I struggle with obsessive thoughts from my words, actions, priorities of a young man when I was in my early mid 20’s. I was a bit of a cocky/brash younger person and I, at times, treated friends and significant others poorly. I was very immature and a poor student and very unselfaware. These led to me not valuing friendships or not thinking how my actions or word would or could be taken by others.

I am proud of the man I have become in the last 10 years. I work hard, have a fantastic fiancé, treat people well, and have quit drinking alcohol. However, the more successful I become, the more anxious and upset I find myself. I find myself having anxiety attacks over what those people back 10 years ago think of me, what would happen if I would see any of them today and how they likely view me as a jerk or a clown.

I was a shitty friend, at times. I was not as loyal as I could have been. I drank a lot and acted like a huge ass when drunk including the following:

  1. Calling a girlfriend a bitch
  2. Yelling at my guys friends/trying to fight one and
  3. I had a few friends who were girls and I would smack on the butt as a joke. Which I knew annoyed them but I thought it was funny/be being silly.

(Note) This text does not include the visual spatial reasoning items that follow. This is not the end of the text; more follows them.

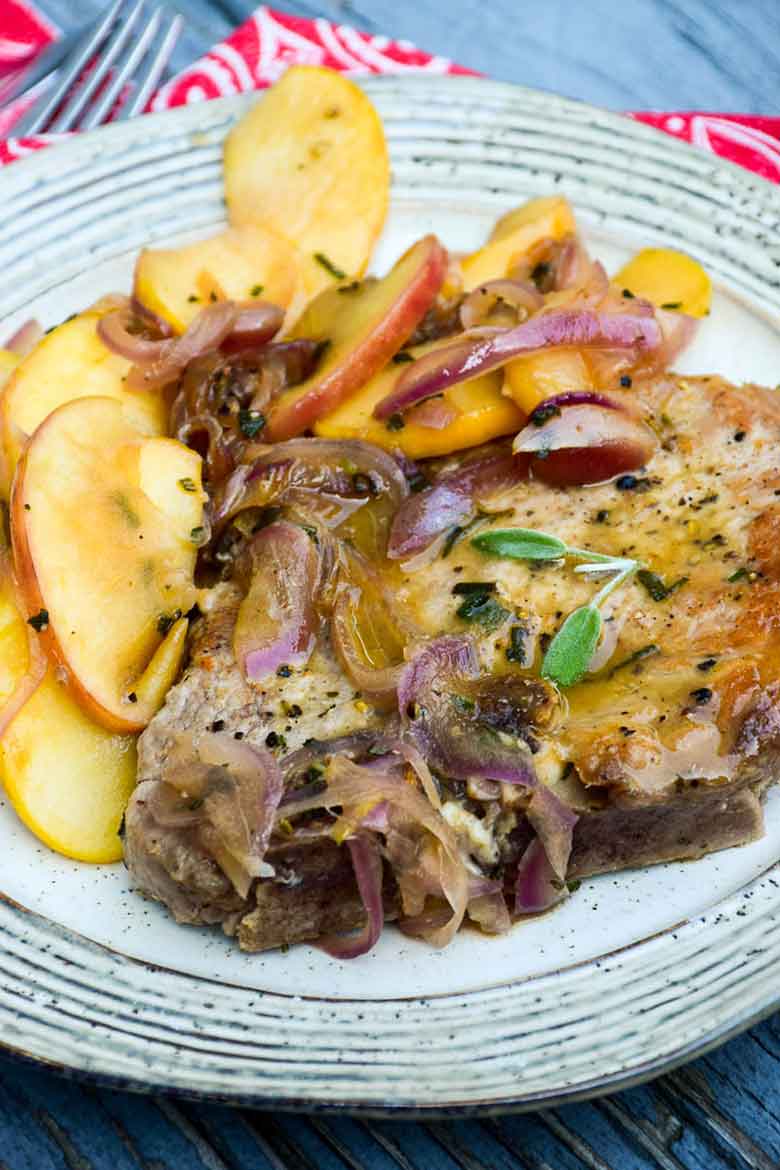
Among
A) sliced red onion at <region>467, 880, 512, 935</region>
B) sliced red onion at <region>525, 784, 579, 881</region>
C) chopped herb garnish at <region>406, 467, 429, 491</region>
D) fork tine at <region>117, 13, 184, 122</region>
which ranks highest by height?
fork tine at <region>117, 13, 184, 122</region>

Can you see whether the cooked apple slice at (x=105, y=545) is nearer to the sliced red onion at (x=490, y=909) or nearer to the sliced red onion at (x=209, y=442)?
the sliced red onion at (x=209, y=442)

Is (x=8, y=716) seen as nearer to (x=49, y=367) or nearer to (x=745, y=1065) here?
(x=49, y=367)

During this time in my life, I thought I was being how most guys should be but as I’ve gotten older and more mature I realize that I was just an annoying douchebag. Today, I get panic attacks thinking about how the people that respect me and view me as such a good professional would respond if they heard some of these stories from my younger years. Would anyone ever want anything to do with me again?

I try to be as good of a man and human being as I can today, in the present, but constantly feel as if anyone ever knew how I was or that I was a jerk that they would shun me and hate me.

I am not sure what to do, I try to forgive myself but I cannot. Sometimes I wonder how I can make it another day with my body and mind torturing me every second of every day.